#### [SELECTION]

··········

Lewinski decried the ‘rush to judgement’ enabled by tech and discussed the damaging implications of people’s private lives being made public without consent, compassion or context. She argued that the internet’s breadth and reach exacerbates a culture of humiliation and spoke of a need to return to values of compassion and empathy.
She summed up her talk by encouraging people to ‘communicate, consume and click with compassion’ and suggested that if people are compassionate, brands will be compassionate too.
“Respond with ‘we can if…’ rather than ‘we can’t because'”
Next up was Adam Morgan, Founder of ‘eatbigfish’, talking about the power of limitations and their impact on creativity. He discussed how constraint can force us to think about realising our big ambitions in different ways, and argued that rather than listing reasons why something can’t be done, businesses and teams are always better off thinking ‘we can if….’.
He also argued that advertisers and brands need to be more entrepreneurial and, ultimately, more resourceful. As an example, he discussed how challenger brands can make more impact with less budget than their large competitors.
His three suggestions were: “1) Use drama – demand attention to create impressions and memories; 2) use surprise – surprise is emotional amplification which leads to disproportionate impressions; and 3) be interesting on the inside – be interesting enough to get other people to write and talk about you.”
“We need to drive our own disruption.”

··········

Spatial reasoning records:
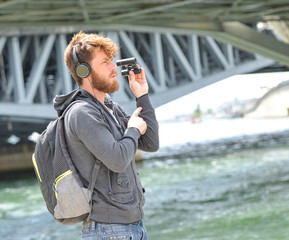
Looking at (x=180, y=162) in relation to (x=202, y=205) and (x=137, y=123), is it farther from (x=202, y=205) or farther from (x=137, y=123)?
(x=137, y=123)

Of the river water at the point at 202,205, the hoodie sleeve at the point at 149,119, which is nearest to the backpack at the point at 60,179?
the hoodie sleeve at the point at 149,119

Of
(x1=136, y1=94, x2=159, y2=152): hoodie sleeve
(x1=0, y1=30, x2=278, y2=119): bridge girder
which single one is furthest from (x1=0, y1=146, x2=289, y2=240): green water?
(x1=136, y1=94, x2=159, y2=152): hoodie sleeve

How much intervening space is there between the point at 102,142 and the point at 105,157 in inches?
2.8

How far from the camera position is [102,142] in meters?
2.87

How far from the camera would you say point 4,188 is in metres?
26.2

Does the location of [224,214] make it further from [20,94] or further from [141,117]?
[20,94]

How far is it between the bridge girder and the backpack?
88.3ft

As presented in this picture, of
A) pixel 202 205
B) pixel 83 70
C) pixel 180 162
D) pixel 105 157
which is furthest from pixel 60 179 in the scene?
pixel 180 162

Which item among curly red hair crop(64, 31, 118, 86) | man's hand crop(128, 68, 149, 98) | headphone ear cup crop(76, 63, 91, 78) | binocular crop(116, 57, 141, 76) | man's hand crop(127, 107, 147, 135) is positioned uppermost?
curly red hair crop(64, 31, 118, 86)

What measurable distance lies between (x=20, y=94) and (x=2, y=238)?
17.5 m

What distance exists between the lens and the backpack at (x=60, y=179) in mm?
2922

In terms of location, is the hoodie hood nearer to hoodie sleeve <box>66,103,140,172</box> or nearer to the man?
the man

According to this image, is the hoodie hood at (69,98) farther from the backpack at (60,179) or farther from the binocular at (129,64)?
the binocular at (129,64)

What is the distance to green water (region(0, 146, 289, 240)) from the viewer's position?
1098 centimetres
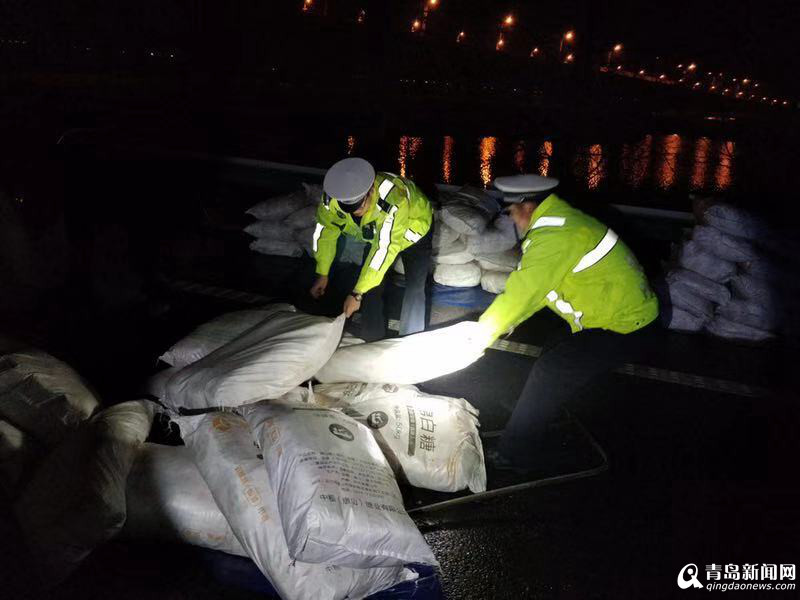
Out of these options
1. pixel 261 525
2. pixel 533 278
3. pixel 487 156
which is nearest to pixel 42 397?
pixel 261 525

··········

#### [PROBLEM SET]
- a) List the three suggestions Adam Morgan makes in the talk summary, giving each with its brief explanation.
- b) Answer the following from the talk summary:
(i) What three actions does Lewinski encourage people to perform with compassion?
(ii) Of what is Adam Morgan the founder?
(iii) According to Morgan, what can challenger brands achieve compared with their large competitors?
- c) Continue the talk summary from its final line.

#### [FINAL ANSWERS]
- a)
1) Use drama: demand attention to create impressions and memories.
2) Use surprise: surprise is emotional amplification, which leads to disproportionate impressions.
3) Be interesting on the inside: be interesting enough to get other people to write and talk about you.

- b)
(i) Communicate, consume and click.
(ii) 'eatbigfish'.
(iii) They can make more impact with less budget.

- c)
Finally, there was a powerful talk from Brad Jakeman on how the advertising and marketing industries should be driving their own disruption.
Jakeman talked at length about how the speed at which new ideas can gain scale is exponential, thanks to tech, and also touched on how he believes ‘innovation and disruption will not come from a homogeneous group of people’. Here he touched on issues of diversity in Adland, noting that 85% of purchasing decisions are made by women, a statistic in stark contrast to the fact that women only make up 11.5% of ad industry boards (source: Gloria Moss).
Finally, he addressed the issue of ad blocking, stating that ad blockers are forcing brands and agencies to make content consumers want to ‘see out, rather than screen out’.
“The only thing that’s certain, is uncertainty”
Rounding off the list is Unruly’s very own Sarah Wood. Sarah discussed entrepreneurial attitudes in advertising and how agility can help brands succeed. She also touched on the power of purpose in advertising and branding, and how authenticity is key to winning over an audience.